OBJECTIVE —
Pick out every line in the entries below that contains the word "located" and copy each such line in full. Count a line only if the word matches in case.

* START *

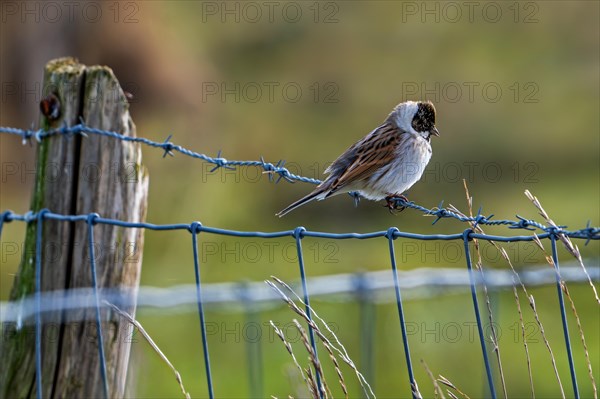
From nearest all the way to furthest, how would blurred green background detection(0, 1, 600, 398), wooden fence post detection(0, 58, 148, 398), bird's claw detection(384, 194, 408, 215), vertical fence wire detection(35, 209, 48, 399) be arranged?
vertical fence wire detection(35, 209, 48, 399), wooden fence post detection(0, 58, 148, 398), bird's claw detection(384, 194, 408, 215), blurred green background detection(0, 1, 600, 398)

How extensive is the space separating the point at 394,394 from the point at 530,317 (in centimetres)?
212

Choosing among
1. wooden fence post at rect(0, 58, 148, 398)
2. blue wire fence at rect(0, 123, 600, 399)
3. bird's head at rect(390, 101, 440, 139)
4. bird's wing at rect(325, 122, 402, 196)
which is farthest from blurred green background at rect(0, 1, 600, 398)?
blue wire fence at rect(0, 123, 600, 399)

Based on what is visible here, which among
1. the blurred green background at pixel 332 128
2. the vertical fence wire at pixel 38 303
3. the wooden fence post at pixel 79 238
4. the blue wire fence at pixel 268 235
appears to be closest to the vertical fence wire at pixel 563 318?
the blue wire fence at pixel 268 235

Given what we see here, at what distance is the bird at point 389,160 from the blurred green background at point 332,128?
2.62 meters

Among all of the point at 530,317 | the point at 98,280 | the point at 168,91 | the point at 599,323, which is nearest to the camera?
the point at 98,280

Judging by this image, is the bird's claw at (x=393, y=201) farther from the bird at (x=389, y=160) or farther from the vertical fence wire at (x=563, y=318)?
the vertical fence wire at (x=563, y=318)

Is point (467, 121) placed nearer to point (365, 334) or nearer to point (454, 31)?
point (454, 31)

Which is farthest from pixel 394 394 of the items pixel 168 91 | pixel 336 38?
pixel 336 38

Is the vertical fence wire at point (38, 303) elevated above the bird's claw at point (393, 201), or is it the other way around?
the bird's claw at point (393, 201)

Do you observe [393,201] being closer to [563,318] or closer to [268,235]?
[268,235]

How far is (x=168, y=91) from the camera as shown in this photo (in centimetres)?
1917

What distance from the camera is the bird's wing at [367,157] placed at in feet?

* END *
* START *

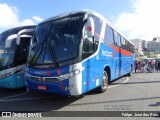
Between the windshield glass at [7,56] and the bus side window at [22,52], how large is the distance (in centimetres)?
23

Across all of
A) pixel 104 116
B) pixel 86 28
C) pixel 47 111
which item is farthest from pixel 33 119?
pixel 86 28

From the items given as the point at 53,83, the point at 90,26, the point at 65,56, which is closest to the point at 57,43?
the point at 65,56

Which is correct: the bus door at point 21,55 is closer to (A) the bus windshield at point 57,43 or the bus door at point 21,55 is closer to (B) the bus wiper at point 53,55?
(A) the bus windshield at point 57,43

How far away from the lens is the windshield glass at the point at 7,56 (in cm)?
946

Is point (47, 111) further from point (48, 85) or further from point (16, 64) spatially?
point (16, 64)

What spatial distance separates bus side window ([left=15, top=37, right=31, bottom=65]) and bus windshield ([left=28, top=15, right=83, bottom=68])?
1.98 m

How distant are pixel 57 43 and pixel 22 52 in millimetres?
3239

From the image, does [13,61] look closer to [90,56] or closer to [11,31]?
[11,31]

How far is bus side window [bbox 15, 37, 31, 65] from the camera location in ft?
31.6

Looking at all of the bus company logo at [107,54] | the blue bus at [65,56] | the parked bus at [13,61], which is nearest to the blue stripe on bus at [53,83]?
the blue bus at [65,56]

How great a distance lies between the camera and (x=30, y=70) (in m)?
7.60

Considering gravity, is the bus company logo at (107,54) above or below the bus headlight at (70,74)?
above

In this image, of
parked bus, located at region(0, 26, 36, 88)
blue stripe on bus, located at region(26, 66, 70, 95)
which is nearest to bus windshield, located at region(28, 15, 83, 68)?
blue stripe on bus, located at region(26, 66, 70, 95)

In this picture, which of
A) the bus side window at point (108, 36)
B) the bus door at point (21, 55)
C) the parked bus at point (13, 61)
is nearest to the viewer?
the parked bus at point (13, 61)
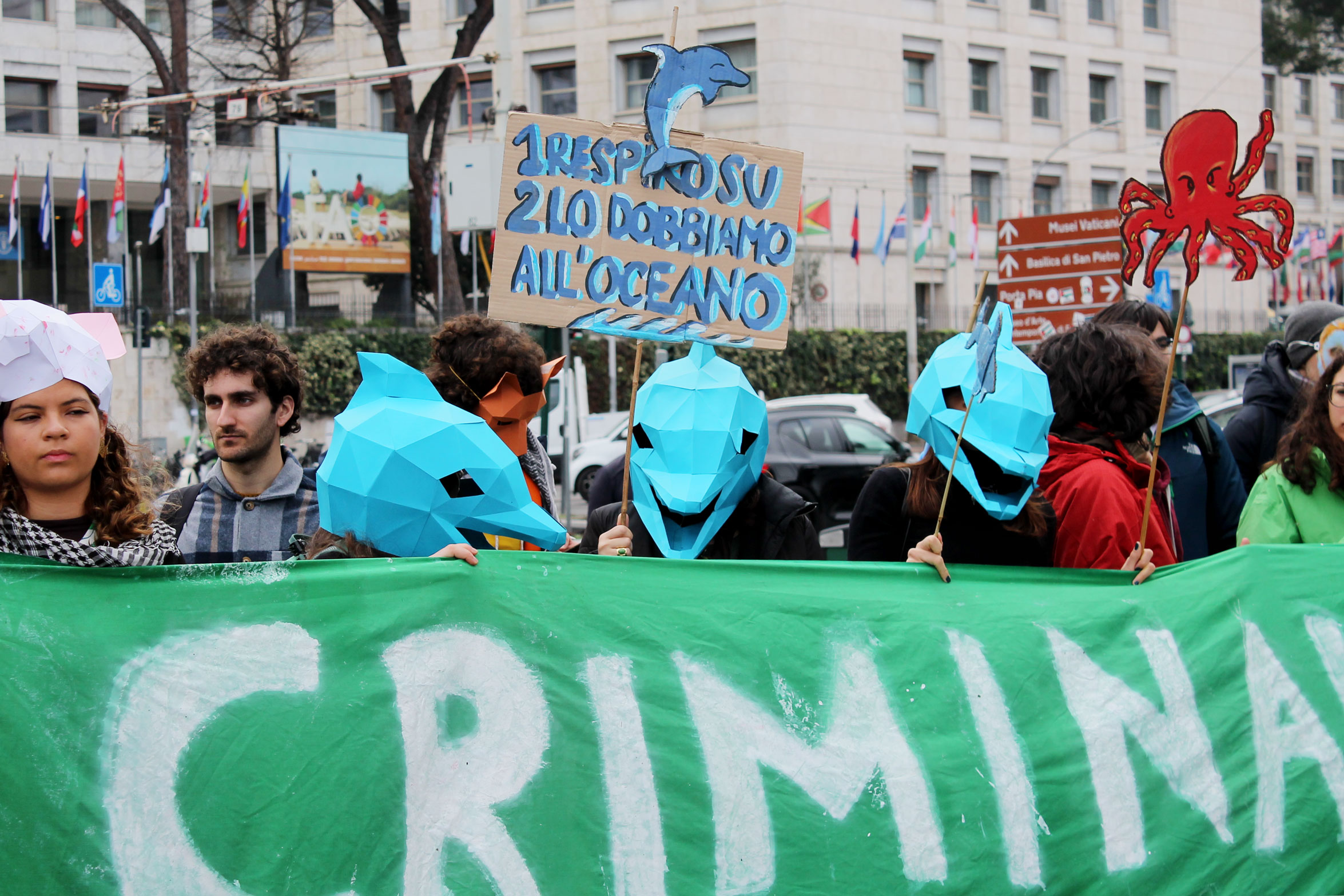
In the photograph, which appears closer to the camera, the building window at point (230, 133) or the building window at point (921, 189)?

* END *
* START *

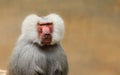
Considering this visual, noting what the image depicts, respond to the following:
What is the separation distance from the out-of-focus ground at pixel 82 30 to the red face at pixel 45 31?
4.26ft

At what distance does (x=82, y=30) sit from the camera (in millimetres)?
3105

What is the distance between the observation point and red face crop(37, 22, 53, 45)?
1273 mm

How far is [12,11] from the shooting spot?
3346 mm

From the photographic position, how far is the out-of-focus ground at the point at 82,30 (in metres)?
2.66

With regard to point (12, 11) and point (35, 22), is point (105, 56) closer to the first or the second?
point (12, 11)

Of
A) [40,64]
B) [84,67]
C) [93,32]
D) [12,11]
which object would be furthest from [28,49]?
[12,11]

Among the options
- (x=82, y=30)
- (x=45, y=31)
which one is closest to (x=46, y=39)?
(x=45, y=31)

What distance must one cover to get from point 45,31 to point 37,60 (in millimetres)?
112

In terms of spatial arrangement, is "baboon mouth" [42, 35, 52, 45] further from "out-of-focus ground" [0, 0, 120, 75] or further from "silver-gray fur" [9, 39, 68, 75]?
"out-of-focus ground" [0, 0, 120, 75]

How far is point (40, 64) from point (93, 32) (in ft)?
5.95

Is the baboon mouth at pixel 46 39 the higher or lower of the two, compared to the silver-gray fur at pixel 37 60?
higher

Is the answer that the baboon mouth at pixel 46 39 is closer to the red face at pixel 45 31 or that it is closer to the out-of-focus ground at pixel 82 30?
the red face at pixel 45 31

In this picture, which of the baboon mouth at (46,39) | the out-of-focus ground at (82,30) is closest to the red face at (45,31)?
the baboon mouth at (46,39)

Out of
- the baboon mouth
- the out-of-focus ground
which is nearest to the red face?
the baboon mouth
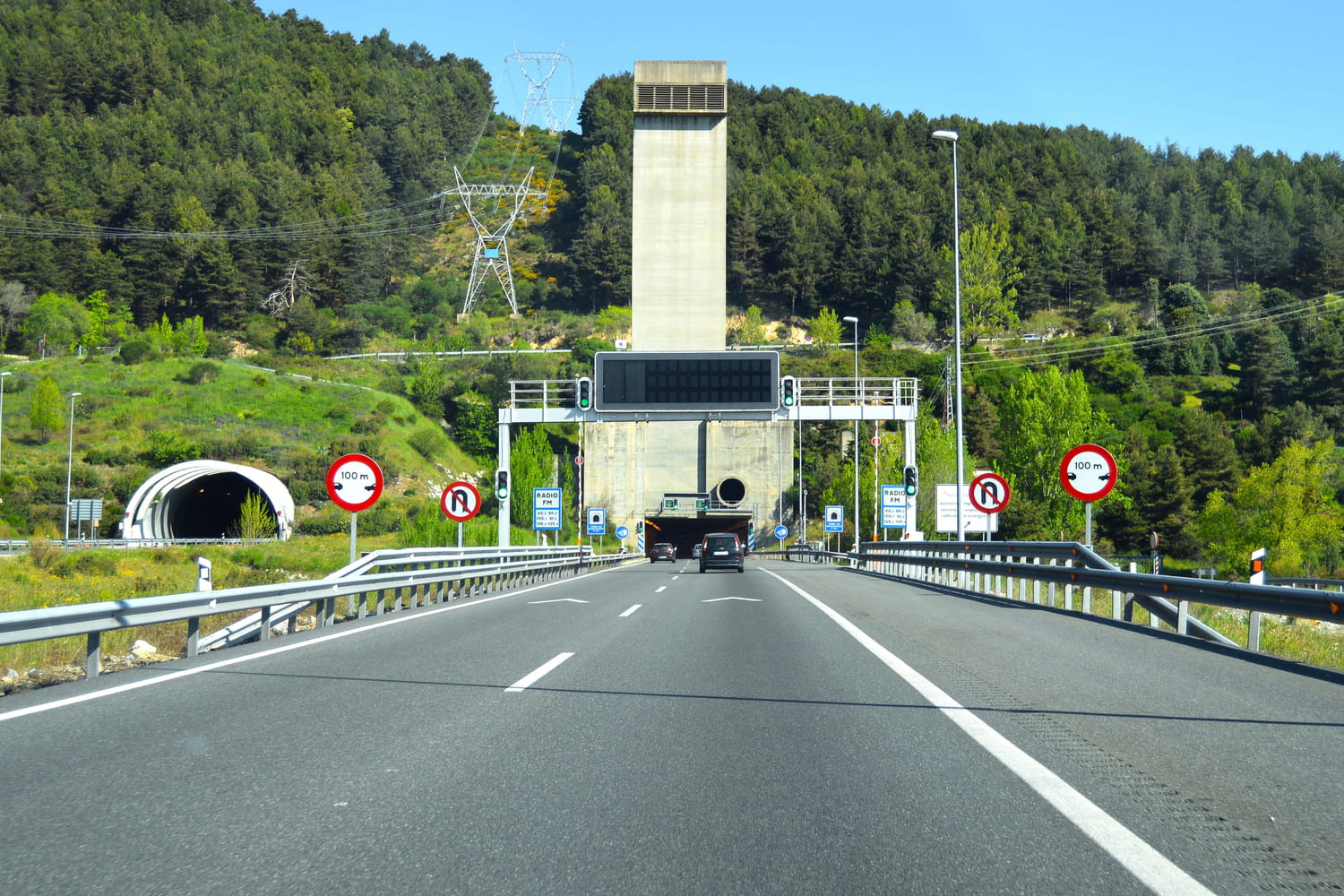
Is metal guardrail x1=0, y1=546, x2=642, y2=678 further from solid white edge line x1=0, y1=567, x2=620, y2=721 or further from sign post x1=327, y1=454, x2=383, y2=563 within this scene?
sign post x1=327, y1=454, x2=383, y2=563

* END *

WRITTEN ANSWER —
parked bus, located at region(0, 26, 36, 88)
blue stripe on bus, located at region(26, 66, 70, 95)
which is nearest to bus windshield, located at region(28, 15, 83, 68)?
blue stripe on bus, located at region(26, 66, 70, 95)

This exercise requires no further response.